Better Regular Expression Lists
Regular expressions have been one of my favorite programming tools since I first discovered them. They are wonderfully robust and things can usually be done with them in many ways. For example, here are multiple ways to match an IPv4 address:
  • ^\d\d?\d?\.\d\d?\d?\.\d\d?\d?\.\d\d?\d?$
  • ^\d{1,3}\.\d{1,3}\.\d{1,3}\.\d{1,3}$
  • ^(\d{1,3}\.){3}\d{1,3}$
  • ^([0-9]{1,3}\.){3}[0-9]{1,3}$

One of my major annoyances though has always been lists. I have always done them like ^(REGEX,)*REGEX$.

For example, I would do a list of IP addresses like this: ^(\d{1,3}\.){3}\d{1,3},)*\d{1,3}\.){3}\d{1,3}$.

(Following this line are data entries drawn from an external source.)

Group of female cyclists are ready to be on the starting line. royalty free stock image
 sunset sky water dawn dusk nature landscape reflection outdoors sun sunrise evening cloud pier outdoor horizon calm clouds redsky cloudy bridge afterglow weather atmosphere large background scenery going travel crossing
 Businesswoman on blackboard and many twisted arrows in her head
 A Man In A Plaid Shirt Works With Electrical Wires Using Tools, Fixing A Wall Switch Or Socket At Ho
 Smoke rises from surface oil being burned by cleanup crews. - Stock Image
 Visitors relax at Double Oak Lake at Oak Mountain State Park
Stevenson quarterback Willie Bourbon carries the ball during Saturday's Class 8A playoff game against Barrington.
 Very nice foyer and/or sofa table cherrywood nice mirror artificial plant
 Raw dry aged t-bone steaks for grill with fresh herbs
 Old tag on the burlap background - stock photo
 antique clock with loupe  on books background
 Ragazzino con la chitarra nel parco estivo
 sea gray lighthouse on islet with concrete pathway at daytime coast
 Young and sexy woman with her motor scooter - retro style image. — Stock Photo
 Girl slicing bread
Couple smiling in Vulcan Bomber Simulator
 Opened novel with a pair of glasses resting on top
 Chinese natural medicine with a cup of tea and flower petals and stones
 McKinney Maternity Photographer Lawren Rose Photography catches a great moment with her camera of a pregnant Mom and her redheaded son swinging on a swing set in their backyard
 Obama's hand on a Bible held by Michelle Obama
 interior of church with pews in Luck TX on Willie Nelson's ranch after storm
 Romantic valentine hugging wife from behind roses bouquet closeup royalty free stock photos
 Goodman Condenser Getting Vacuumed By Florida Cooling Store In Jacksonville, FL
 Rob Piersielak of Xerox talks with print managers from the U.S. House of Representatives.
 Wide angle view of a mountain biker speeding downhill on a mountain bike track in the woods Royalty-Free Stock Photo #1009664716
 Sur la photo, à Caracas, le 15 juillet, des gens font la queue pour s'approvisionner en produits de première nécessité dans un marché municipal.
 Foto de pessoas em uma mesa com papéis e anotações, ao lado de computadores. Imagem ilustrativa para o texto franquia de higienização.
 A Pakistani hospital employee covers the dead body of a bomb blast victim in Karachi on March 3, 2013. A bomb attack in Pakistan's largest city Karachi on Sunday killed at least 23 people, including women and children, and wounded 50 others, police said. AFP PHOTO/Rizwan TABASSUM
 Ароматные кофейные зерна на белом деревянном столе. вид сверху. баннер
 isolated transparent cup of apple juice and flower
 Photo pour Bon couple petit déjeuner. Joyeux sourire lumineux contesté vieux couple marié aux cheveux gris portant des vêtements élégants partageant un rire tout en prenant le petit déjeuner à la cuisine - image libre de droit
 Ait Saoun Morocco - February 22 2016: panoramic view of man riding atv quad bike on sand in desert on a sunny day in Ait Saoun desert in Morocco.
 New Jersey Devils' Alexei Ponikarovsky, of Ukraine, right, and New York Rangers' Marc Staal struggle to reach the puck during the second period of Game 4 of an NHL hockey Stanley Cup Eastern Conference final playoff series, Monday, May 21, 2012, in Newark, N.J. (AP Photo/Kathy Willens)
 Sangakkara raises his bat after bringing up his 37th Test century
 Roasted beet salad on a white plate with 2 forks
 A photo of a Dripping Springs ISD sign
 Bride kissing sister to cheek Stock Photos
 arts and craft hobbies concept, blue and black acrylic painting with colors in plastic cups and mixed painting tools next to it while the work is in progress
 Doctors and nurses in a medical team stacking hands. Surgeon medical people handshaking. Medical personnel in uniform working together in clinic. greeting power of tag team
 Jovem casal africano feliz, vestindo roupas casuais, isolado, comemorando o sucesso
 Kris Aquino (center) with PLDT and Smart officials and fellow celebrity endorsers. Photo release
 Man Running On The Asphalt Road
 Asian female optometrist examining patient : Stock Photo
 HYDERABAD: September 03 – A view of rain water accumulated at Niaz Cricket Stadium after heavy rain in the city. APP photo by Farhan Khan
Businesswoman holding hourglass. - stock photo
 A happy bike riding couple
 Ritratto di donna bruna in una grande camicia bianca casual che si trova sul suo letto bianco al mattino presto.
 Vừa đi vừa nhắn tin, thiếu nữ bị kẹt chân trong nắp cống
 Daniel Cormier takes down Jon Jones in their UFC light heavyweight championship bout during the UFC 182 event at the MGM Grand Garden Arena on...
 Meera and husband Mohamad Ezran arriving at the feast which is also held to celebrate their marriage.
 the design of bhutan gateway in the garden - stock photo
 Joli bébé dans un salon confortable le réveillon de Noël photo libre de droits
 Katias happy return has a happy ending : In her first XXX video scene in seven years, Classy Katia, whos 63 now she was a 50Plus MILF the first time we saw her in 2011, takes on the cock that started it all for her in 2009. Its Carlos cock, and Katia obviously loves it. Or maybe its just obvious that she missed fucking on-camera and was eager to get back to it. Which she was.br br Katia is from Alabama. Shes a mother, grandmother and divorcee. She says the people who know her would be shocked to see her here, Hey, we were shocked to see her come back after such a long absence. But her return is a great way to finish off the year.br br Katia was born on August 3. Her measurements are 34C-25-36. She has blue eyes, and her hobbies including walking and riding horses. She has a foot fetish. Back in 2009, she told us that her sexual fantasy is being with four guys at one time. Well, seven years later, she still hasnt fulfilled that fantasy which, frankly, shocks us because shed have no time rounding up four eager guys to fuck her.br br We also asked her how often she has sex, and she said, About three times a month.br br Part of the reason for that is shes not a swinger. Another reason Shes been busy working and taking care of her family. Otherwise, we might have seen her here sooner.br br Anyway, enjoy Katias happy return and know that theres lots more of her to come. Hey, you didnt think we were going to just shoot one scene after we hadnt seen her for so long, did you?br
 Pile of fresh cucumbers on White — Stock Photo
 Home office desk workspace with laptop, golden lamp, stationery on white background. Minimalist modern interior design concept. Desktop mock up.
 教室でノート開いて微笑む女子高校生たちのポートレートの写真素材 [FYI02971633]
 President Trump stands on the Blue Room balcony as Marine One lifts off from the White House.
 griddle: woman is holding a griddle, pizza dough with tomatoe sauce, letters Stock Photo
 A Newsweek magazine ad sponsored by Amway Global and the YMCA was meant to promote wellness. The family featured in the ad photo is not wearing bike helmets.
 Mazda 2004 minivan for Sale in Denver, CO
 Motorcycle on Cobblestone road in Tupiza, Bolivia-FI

I recently realized however that a list can much more elegantly be done as follows: ^(REGEX(,|$))+(?<!,)$. I would describe this as working by:

  • ^: Start of the statement (test string)
  • (REGEX(,|$))+: A list of items separated by either a comma or EOS (end of statement). If we keep this regular expression as not-multi-line (the default), then the EOS can only happen at the end of the statement.
  • (?<!,): This is a look-behind assertion saying that the last character before the EOS cannot be a comma. If we didn’t have this, the list could look like this, with a comma at the end: “ITEM,ITEM,ITEM,”.
  • $: The end of the statement

So the new version of the IP address list would look like this ^((\d{1,3}\.){3}\d{1,3}(,|$))+(?<!,)$ instead of this ^((\d{1,3}\.){3}\d{1,3},)*(\d{1,3}\.){3}\d{1,3}$.

Also, since an IP address is just a list of numbers separated by periods, it could also look like this: ^(\d{1,3}(\.|$)){4}(?<!\.)$.